Солнце уже почти опустилось в море, когда волопасы, стерегшие в горах стада Мегеса, пришли за своей долей мяса и вина. Мегес чтил их за то, что им, в отличие от беспечных пастухов равнинных пастбищ, приходилось в панцире, с медным копьем в руке оберегать стада от нападения азиатских племен. И волопасы эти, ничем не отличаясь от царей и героев, не уступали им и в бесстрашии. Их сопровождали два начальника — Пейрос и Тоас, которых хозяин поставил во главе, как самых храбрых и самых умных. Больших красавцев, и вправду, трудно было бы сыскать. Мегес принял их у очага, как славных защитников своих богатств. Он дал им вина и мяса, сколько их душе было угодно.

Любуясь ими, Ойней обратился к хозяину дома:

— Сколько я ни странствовал, мне нигде не встречались люди с такими крепкими и мускулистыми руками и ногами, как у этих молодцов.

Тут Мегес обронил неосторожное слово. Он произнес:

— Пейрос сильнее в борьбе, зато Тоас превосходит его в беге.

При этих словах волопасы обменялись злобными взглядами, и Тоас сказал Пейросу:

— Видно, ты опоил господина зельем, отнимающим разум, если он мог сказать, что ты сильнее меня в борьбе.

А Пейрос, рассвирепев, ответил:

— Тешу себя надеждой одержать над тобой верх в борьбе. А в беге оставляю тебе оценку, какую ты получил от господина. Ничего удивительного, что у тебя оленьи ноги, ведь у тебя оленье сердце.

Но мудрый Ойней утихомирил ссорившихся волопасов. Он рассказал несколько остроумных притч, показавших, как опасны перебранки на пирах. Он говорил хорошо и заслужил всеобщее одобрение. Спокойствие восстановилось, и Мегес попросил Старца:

— Воспой, друг мой, гнев Ахиллеса и собрание царей.

И Старец, настроив лиру, огласил густой воздух чертога громовыми раскатами песнопения.

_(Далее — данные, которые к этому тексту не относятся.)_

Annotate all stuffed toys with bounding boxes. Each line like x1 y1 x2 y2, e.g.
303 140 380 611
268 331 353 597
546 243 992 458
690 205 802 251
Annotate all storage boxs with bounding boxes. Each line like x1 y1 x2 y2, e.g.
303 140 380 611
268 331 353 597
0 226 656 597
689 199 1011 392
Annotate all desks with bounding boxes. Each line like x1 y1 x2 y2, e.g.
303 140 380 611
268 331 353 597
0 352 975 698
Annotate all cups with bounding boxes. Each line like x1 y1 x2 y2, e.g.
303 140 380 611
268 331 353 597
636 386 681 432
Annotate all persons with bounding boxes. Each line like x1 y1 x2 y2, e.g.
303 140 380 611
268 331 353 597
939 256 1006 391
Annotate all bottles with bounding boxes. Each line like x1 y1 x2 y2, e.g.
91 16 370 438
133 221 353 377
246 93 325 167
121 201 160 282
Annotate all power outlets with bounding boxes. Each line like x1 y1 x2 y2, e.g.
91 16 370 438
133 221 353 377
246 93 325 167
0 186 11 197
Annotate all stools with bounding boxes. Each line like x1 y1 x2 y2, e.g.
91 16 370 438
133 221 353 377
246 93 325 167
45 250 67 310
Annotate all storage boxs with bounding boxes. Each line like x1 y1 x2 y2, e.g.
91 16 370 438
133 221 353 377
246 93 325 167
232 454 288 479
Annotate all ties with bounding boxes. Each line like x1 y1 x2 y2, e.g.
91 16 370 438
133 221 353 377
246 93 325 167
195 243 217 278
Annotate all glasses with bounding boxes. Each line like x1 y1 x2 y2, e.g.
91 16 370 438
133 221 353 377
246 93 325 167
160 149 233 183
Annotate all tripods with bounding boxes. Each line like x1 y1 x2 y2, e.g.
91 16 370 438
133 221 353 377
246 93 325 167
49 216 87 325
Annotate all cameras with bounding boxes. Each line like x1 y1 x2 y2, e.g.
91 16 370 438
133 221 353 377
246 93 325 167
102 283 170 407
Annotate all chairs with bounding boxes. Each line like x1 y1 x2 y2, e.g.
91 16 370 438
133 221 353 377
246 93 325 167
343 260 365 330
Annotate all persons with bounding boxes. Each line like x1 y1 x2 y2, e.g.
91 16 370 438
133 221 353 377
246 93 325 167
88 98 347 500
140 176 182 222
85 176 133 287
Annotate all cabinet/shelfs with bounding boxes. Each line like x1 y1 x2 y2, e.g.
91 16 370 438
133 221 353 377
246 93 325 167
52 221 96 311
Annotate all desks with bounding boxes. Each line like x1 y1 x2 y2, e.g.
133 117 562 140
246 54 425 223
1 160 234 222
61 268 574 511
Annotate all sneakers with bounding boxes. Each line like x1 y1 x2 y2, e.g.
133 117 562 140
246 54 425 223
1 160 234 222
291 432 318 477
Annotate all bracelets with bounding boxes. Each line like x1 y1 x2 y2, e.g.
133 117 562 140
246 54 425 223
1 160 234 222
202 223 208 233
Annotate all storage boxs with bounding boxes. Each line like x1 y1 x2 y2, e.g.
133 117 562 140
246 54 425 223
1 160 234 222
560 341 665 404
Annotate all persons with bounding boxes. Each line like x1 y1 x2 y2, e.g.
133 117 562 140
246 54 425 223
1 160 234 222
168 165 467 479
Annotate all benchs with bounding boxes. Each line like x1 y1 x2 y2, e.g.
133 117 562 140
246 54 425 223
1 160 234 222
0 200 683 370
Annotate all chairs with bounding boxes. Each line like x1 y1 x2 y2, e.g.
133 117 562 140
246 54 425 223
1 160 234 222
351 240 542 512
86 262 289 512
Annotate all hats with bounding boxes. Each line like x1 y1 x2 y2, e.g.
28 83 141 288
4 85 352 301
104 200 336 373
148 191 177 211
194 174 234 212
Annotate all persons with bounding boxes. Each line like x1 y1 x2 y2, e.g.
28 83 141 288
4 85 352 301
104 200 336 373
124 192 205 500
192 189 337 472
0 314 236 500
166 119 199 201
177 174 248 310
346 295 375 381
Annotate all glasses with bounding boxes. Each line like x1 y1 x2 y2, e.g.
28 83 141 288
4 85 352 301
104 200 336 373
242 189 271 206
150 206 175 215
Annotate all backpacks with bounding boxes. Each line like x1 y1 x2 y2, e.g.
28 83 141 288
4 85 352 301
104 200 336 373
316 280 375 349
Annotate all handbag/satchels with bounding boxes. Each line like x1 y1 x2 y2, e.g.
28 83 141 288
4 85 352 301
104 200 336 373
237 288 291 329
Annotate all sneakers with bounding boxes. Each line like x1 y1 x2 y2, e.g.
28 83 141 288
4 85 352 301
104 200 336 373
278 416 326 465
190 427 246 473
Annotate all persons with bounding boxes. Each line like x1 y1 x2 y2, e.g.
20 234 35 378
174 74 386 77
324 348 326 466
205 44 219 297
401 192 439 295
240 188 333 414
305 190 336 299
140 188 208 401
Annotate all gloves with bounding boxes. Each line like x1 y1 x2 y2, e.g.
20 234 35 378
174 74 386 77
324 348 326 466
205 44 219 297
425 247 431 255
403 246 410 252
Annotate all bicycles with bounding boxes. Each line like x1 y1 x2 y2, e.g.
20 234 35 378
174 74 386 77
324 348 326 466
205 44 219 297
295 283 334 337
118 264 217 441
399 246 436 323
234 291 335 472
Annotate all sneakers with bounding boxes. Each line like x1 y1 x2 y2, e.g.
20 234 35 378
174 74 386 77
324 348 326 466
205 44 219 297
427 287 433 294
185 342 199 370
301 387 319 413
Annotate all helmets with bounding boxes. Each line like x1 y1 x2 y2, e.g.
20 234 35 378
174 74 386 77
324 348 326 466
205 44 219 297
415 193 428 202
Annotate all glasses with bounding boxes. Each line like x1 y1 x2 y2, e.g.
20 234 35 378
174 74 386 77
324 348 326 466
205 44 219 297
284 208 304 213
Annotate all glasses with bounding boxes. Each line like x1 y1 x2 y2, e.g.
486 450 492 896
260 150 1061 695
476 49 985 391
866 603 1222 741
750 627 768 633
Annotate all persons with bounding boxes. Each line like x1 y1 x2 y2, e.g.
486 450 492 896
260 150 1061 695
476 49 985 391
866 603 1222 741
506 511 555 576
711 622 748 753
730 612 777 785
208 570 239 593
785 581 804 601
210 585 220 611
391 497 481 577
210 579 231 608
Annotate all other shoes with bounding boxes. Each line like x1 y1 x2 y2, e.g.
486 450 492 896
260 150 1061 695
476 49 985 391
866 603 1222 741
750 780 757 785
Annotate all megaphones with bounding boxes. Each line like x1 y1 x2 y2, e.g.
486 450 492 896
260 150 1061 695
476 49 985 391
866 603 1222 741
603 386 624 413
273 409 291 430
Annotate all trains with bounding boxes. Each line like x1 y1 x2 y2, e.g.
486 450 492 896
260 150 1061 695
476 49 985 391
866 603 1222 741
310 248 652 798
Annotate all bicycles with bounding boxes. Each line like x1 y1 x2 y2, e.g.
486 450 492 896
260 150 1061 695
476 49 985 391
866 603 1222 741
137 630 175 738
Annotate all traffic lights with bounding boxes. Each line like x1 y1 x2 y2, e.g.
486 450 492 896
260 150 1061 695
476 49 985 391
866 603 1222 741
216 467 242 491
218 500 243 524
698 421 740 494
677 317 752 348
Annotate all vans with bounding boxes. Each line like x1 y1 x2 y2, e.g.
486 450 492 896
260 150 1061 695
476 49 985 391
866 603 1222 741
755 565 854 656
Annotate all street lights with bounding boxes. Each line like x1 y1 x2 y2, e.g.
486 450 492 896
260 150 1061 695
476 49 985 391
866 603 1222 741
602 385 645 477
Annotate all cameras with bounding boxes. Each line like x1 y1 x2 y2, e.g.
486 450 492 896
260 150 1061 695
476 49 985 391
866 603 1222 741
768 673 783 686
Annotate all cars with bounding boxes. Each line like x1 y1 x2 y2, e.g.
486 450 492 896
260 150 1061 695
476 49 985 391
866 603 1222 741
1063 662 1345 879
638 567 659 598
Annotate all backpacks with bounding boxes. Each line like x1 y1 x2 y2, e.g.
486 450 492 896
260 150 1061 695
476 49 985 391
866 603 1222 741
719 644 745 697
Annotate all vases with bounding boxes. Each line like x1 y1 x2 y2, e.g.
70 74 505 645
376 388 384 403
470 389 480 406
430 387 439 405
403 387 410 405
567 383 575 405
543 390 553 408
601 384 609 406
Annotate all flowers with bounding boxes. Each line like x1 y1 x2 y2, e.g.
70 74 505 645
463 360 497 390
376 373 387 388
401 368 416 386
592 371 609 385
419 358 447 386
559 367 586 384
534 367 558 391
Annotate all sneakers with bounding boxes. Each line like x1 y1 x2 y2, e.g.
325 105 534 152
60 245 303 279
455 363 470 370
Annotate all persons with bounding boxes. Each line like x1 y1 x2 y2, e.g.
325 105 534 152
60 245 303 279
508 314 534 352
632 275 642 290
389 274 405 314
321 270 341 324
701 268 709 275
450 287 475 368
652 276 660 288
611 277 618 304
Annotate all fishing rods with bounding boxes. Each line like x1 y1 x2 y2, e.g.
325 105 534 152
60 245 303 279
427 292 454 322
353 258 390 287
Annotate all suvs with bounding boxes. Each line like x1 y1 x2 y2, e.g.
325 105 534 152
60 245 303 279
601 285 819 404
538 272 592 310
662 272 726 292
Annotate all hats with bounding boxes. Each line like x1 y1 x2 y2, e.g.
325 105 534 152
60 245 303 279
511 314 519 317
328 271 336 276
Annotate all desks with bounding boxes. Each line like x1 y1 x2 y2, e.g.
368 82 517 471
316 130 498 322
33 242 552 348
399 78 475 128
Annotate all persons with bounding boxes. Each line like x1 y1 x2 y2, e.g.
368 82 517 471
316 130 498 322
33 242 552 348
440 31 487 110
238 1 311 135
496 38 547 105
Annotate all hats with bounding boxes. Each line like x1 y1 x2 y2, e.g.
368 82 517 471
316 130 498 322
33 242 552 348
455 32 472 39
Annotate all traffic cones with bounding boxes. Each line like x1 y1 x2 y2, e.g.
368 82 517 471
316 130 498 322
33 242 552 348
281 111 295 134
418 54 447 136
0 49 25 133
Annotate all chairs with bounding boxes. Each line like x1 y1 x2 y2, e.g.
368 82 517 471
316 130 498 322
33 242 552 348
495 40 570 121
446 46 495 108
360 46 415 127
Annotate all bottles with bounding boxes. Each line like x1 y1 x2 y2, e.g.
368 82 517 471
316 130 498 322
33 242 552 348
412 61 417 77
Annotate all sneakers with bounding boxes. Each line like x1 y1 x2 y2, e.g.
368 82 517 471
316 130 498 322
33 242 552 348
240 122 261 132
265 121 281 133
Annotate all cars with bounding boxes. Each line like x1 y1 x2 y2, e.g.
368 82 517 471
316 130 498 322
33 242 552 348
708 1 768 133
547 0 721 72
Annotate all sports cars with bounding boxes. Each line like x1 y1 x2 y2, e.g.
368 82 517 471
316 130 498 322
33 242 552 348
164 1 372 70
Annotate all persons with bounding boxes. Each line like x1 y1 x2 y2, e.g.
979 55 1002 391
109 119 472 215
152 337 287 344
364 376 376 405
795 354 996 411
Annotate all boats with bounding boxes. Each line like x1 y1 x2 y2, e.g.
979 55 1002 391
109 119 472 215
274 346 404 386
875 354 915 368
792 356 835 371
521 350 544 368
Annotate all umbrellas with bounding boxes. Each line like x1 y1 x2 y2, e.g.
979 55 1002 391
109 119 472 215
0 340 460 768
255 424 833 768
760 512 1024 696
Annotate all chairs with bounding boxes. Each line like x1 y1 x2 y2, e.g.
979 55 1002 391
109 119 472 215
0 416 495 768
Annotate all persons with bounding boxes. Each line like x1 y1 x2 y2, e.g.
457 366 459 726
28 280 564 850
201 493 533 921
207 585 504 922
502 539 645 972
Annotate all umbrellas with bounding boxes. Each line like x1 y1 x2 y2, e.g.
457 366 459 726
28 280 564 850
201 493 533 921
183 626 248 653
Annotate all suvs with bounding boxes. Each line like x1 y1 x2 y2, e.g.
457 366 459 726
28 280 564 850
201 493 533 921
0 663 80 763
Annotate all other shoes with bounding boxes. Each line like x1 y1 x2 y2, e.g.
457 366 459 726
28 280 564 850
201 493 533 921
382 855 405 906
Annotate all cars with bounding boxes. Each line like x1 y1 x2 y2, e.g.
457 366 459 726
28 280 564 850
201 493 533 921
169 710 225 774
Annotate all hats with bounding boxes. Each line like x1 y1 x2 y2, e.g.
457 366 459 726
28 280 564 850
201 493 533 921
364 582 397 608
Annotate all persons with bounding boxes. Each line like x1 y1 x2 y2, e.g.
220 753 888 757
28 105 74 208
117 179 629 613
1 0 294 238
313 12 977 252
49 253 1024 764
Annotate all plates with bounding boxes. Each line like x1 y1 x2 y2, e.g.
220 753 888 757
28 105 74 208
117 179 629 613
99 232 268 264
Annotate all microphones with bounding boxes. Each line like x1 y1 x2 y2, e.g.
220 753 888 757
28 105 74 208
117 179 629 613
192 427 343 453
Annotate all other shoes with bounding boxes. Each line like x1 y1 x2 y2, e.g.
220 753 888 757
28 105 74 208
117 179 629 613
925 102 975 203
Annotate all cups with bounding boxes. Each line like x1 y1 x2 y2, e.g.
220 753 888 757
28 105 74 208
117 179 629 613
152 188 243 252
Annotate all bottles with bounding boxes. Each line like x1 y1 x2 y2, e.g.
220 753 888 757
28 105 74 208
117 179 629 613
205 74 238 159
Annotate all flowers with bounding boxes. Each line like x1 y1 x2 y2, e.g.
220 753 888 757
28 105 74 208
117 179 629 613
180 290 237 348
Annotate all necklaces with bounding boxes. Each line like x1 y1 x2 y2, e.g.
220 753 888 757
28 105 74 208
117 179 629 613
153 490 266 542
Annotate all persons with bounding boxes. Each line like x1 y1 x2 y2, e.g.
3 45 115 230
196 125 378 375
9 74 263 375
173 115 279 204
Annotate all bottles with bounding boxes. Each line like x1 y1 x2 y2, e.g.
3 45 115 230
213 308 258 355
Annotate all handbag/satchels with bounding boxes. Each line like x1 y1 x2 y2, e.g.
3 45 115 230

Дыхание властно вырывалось из его груди, и гости постепенно умолкали, вслушиваясь в размеренную речь, воскрешавшую достопамятные времена. И многие думали: «Удивительно, как может такой старый человек, иссушенный годами, словно виноградная лоза, лишенная плодов и листьев, извлекать из груди столь могучее дыхание».

Одобрительный шепот то и дело поднимался над собранием, словно дыхание бурного зефира в лесах. Вдруг ссора волопасов, на миг затихшая, вспыхнула с неудержимой яростью. Разгоряченные вином, они вызывали друг друга на состязание в борьбе и беге. Дикие крики их заглушали голос певца, который тщетно повышал благозвучное свое стенание и усиливал звуки лиры. Захмелевшие пастухи, которых привели с собой Пейрос и Тоас, давали волю рукам и грубо переругивались. Они давно уже разделились на два стана, охваченные такой же враждой, как и их главари.

— Собака! — крикнул Тоас.

И он так сильно ударил соперника кулаком по лицу, что у того кровь ключом брызнула изо рта и из носа. Пейрос, невзвидев света, головой толкнул Тоаса в грудь, и тот упал навзничь с переломанными ребрами. В тот же миг враждующие волопасы сшибаются, осыпая друг друга бранью и ударами.

Тщетно Мегес и цари пытаются разнять безумцев. Даже мудрого Ойнея и того отшвырнули от себя озверевшие противники, которых кто-то из богов лишил рассудка. Медные кубки летят во все стороны. Большие бычьи кости, дымящиеся факелы, бронзовые треножники взлетают вверх и падают на дерущихся. Сплетенные тела валятся на очаг, который гаснет в потоках вина, льющегося из прорванных мехов.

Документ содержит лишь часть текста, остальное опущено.